=== What to do ===
- 1) In the essay on America's health care system, which eye practice did the writer recently visit, and in what town?
- 2) Pick up the essay on America's health care system after its final sentence and keep writing in the same voice.
--- Text under study ---
The more I need, experience, and observe America's health care network, the more my jaw drops to the ground. I can think of only one word to describe the clunky, over-burdened, and corrupt system. MIDDLEMEN, or should I say middle-groups, middle-communes, middle-companies, middle-corporations, middle institutions, whatever entity you can think of that has their fingers in the health care pie. You see the rich get rich in America on health care. Ever increasingly it seems like doctors are just punching the clock, drawing that paycheck, and going home to phat lives. Everyone in benefiting, except the patients in dire need of expert services. Recently I visited Carolina Eye Associates in Pinehurst, North Carolina. Now I don't like Pinehurst anyway. Although golf is a relaxing game, people that walk around in pink and green Izods, hitting a little white ball, and forging business deals in my eyes are rich. Not many people can afford to play golf. There are public courses, but you have to admit golf is attached at the hip to the country club, and the country club is a thing of the privilidged. Most folks can not afford to join a country club. I did enjoy watching a golf tournament in Pinehurst years ago, but for me it is not a lifestyle. Judging from that big, white, house in the middle of green fields, it reminds me too much of a plantation. There are still African-American 'slaves' toting barges and lifting bales, albeit in the hotel dining room. If you shuck and jive enough and can fetch mint juleps, you could work there too. Not me. That is why I left the South to go to the Midwest to work on my DMA degree in music composition. Seems 500 miles and stretching the Macon County Line, all that old south horse shit just kind of dries up. It took a few years to acclimate to a land locked existence known as the testing ground of commercial America, but I did.
--- Data supplied ---
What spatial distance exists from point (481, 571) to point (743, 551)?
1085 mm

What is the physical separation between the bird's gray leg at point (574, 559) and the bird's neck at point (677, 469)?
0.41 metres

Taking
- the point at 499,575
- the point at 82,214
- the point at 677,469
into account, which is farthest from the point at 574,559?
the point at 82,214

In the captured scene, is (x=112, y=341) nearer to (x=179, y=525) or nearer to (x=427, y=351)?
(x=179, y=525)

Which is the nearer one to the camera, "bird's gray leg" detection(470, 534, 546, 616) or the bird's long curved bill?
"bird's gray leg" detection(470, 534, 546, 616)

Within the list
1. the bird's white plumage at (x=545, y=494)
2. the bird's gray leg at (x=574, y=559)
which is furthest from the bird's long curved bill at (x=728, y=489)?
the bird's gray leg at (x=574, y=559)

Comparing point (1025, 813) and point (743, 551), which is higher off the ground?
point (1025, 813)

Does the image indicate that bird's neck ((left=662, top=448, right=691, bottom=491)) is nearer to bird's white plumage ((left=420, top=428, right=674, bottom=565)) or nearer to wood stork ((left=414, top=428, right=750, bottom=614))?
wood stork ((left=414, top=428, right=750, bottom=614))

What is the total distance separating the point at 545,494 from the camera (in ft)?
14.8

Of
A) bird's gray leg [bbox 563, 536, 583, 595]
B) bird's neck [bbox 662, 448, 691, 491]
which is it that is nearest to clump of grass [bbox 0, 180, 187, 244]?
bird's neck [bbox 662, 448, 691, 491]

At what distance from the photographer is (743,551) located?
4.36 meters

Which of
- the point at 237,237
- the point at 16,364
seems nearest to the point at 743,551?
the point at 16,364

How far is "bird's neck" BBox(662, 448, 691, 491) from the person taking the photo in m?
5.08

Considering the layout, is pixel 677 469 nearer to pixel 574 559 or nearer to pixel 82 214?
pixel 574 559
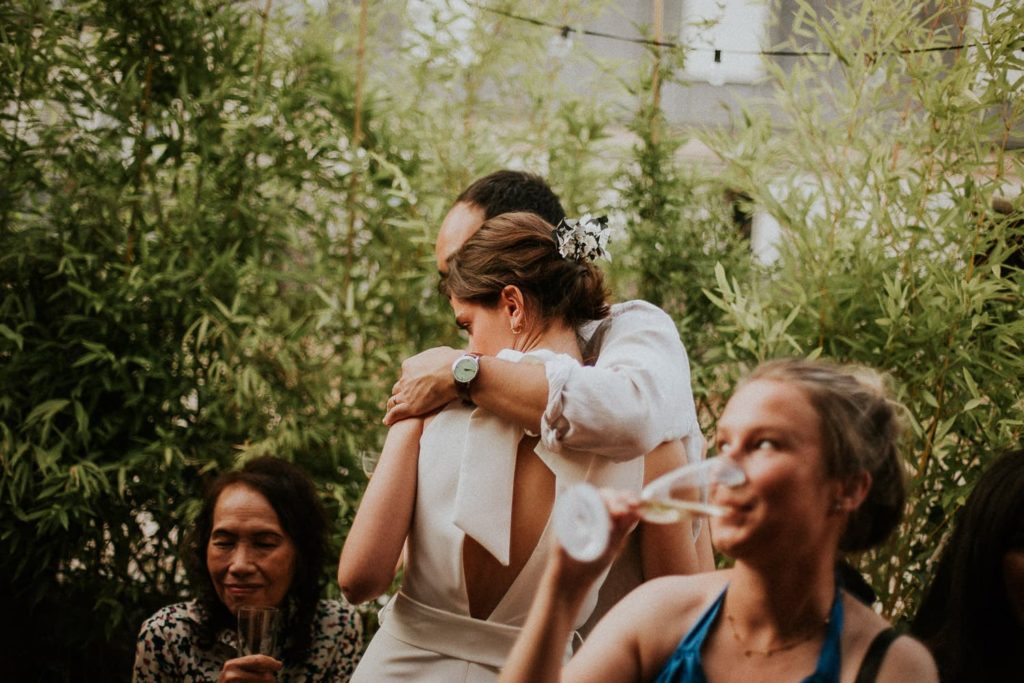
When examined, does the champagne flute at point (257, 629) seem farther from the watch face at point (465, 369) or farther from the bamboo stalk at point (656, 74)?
the bamboo stalk at point (656, 74)

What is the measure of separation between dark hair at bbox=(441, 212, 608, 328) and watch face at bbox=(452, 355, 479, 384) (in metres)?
0.14

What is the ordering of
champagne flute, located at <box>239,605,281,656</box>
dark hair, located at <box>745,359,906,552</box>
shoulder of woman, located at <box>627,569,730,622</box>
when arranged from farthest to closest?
champagne flute, located at <box>239,605,281,656</box> < shoulder of woman, located at <box>627,569,730,622</box> < dark hair, located at <box>745,359,906,552</box>

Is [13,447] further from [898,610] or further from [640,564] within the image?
[898,610]

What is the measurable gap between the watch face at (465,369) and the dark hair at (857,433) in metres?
0.56

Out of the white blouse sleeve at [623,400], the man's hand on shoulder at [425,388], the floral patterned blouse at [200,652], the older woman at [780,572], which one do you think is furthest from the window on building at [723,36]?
the older woman at [780,572]

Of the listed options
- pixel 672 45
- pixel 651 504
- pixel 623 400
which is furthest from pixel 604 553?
pixel 672 45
---
=== Task-by-task answers ===
- 1) Carolina Eye Associates in Pinehurst, North Carolina.

- 2)
Anyway, I don't like Pinehurst. It represents something to me I have always rebelled against, rule by the rich. My father successfully had his cataracts removed at this clinic, so I decided I would give it a try. I have no health coverage, because my cruise ship gig is in the waiting. As soon as you walk off the ship, you have no coverage. It is difficult to get specialty eye care on a cruise ship, so I had to come home for a while. It has been a long journey, but I ended up back at Duke, where I was diagnosed and treated for keratoconus when I was seventeen. I couldn't get in to see the doc there it seems, because my 20 or so odd years of medical records including cornea transplant surgery didn't suffice. The lady at the desk where I repeatedly tried to schedule an appointment kept telling me I needed a referral. Since I have been going to Duke since I was 17, this pissed me off. That is why I tried Carolina Eye Associates. $350.00 later I was in no better shape. The initial visit with all the tests cost that, and I walked out with no solution. They wanted to fit me with contact lenses, but they repeatedly told me they could not guarantee they would help. That would cost another $400.00. I opted out. I went back out on ships with a bum eye to save some scratch. When I came back I got in my truck and drove 1,200 miles to Louisville, Kentucky to see my old eye surgeon. With his referral I got into Contact Lens at Duke. Kind of a long way to drive for a referral! Well, I did it to assure if and when the contacts don't work, he could give me another cornea transplant. Mission accomplished.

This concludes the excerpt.